Last week I received an email from one of the pastors of the church we attend asking me to bake five loaves of bead for communion. Five loaves seemed overwhelming, so I agreed to two.
I hardly felt worthy to bake bread as I was dealing with anxiety, anger, frustration, loneliness, and confusion as well as forgiveness in the tangled web of my life. I was afraid all of my feelings would transfer to the dough I kneaded and molded.
Baking bread is usually one of the ways I connect with God. I even wrote a day-long retreat called "Praying with Bread."
Today, however, I was in a different state of mind. I went through the motions, mechanically, not prayerfully or reverently, gathering and combining numerous ingredients, putting the smooth dough in my favorite brown glass bowl for the first rising. The bowl was the last of a nesting set we received forty-one years ago as a wedding gift. The bowl held hundreds of batches of dough, but today's was the first to become the body of Christ.
The dough quickly doubled in size. I took half from the bowl, powdered a handful of flour on the sticky places, molded a circle and placed in a buttered aluminum pan. I repeated the procedure with the remaining dough.
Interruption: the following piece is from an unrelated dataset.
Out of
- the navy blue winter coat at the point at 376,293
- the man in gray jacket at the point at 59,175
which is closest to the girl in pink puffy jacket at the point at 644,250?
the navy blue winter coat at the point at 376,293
Before placing the pans in the oven, I studied the loaves. In those mounds of flour I saw the yeast of anger, loneliness, anxiety, resentment and other areas of disconnect in my life, along with forgiveness, blended into bread for God's people day morning. Oh my!!
As I slid the two pans in the over, I prayed that all negative feelings would bake out of me and go right to the heart of Jesus, whose body I formed a few moments ago.
I walked into church the next day, leaving my loaves on the kitchen counter for the hostess to prepare. After greeting a few people, I entered the sanctuary, and found a pew close to the front in sight of two oval forms of bread covered with embroidered white cloths resting in the middle of the altar.
I recalled the sugar, flour, yeast and milk that I plucked from noisy grocery shelves days before now transformed into one of the most meaningful aspects of Christian liturgy in a quiet church on Sunday morning.
Then I recalled my prayer the day before as those loaves entered the oven. Sitting in the pew, I examined my heart and realized that even before receiving communion,I felt peace. That negativity had burned away, my feelings now resting in Jesus' heart.
Mike and I assisted the pastors serving communion along the side aisles. I baked the body of Christ, I offered the body of Christ to those who came through my line and I experienced the peace from the body of Christ completely a holy cycle.
As we approach the fourth Sunday of Lent, I can't help thinking of the bread Jesus served on that first Maundy Thursday to the disciples. Who baked the bread Jesus used that night? Maybe the person was someone like me, filled with anxiety, anger, loneliness and other troubling concerns? Maybe they felt that same sense of release and relief from baking the bread. Someone always prepares the bread to offer God's people - I pray each baker always finds release as they pass along, through the body of Christ, a blessing and peace to all who believe. Amen.